L’aumento dei costi militari, le tensioni di bilancio e i dubbi sulla partnership con gli Stati Uniti stanno aumentando la pressione sui Paesi Ue. Il capo del Mes, Gramegna, vede un potenziale nei fondi anti-crisi raccolti durante la pandemia e rimasti inutilizzati

Il Direttore Generale del Meccanismo Europeo di Stabilità (Mes), Pierre Gramegna, ha aperto alla possibilità di utilizzare il fondo europeo per la crisi anche per finanziare la spesa militare degli Stati membri.

In un’intervista a Reuters, Gramegna ha spiegato che il Mes potrebbe erogare linee di credito per scopi di difesa, in particolare per i piccoli Stati dell’euro con bilanci ridotti, come Lituania, Estonia e Lettonia, che hanno quasi quadruplicato la spesa militare dopo l’invasione russa dell’Ucraina.

Secondo Gramegna, l’uso del Mes per la difesa non richiederebbe rigidi vincoli di riforma economica, evitando uno stigma politico o finanziario. “È nell’interesse dell’Europa utilizzare tutto il suo potenziale”, ha sottolineato.
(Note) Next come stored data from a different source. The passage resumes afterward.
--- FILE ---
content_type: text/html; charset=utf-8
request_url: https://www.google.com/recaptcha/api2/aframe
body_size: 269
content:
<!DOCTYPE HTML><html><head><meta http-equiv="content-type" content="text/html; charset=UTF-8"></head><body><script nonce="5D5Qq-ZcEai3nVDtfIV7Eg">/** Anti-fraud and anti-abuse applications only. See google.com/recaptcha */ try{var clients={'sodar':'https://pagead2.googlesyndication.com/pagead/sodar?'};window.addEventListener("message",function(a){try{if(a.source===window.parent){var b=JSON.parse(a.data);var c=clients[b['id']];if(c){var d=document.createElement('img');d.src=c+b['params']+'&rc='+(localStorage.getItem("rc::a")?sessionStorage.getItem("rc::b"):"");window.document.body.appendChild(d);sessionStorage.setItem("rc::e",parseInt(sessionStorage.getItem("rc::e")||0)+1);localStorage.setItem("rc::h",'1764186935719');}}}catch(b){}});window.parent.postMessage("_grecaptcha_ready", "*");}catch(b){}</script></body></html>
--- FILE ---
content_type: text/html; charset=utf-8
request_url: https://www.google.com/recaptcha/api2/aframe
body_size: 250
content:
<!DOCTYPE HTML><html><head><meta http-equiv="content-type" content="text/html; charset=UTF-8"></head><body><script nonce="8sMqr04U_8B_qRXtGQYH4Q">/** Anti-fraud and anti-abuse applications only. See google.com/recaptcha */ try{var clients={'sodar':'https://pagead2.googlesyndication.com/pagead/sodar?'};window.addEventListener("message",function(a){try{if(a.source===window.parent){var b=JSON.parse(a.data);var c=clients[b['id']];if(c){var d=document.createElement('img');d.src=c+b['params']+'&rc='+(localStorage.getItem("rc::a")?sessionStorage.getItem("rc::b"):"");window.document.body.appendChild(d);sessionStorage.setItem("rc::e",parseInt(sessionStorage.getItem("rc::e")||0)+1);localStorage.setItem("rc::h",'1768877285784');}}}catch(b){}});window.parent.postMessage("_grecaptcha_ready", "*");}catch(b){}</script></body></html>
Il tema della difesa europea è diventato centrale dall’inizio del conflitto in Ucraina, con l’Ue che cerca maggiore autonomia strategica e finanziaria. A sostegno di questo obiettivo è stato creato il programma SAFE, che prevede fino a 150 miliardi di prestiti agevolati per progetti comuni, dai sistemi di difesa aerea alle munizioni, con l’obbligo che almeno il 65 per cento delle armi acquistate sia prodotto in Europa.

Gli Stati baltici hanno già beneficiato di miliardi da SAFE e il Mes potrebbe funzionare con principi analoghi.

Tuttavia, l’utilizzo del fondo per la difesa richiederebbe l’approvazione unanime degli Stati dell’eurozona e sarebbe escluso per Paesi non aderenti all’euro come la Polonia. Anche Paesi neutrali come Austria, Cipro, Malta o Irlanda dovrebbero dare il loro assenso.

Gramegna ha suggerito la possibilità di domande congiunte da parte di più Stati per ridurre le resistenze politiche.

Il Meccanismo Europeo di Stabilità, nato nel 2012 come fondo di salvataggio permanente per sostenere gli Stati membri in difficoltà finanziarie, dispone oggi di oltre 700 miliardi di euro garantiti dagli Stati dell’eurozona.

In passato è stato utilizzato in occasione della pandemia per finanziare la spesa sanitaria, sebbene gran parte delle risorse sia rimasta inutilizzata. L’iniziativa di Gramegna punta a sfruttare pienamente la capacità del Mes anche per rafforzare la difesa europea in tempi di crescenti tensioni geopolitiche.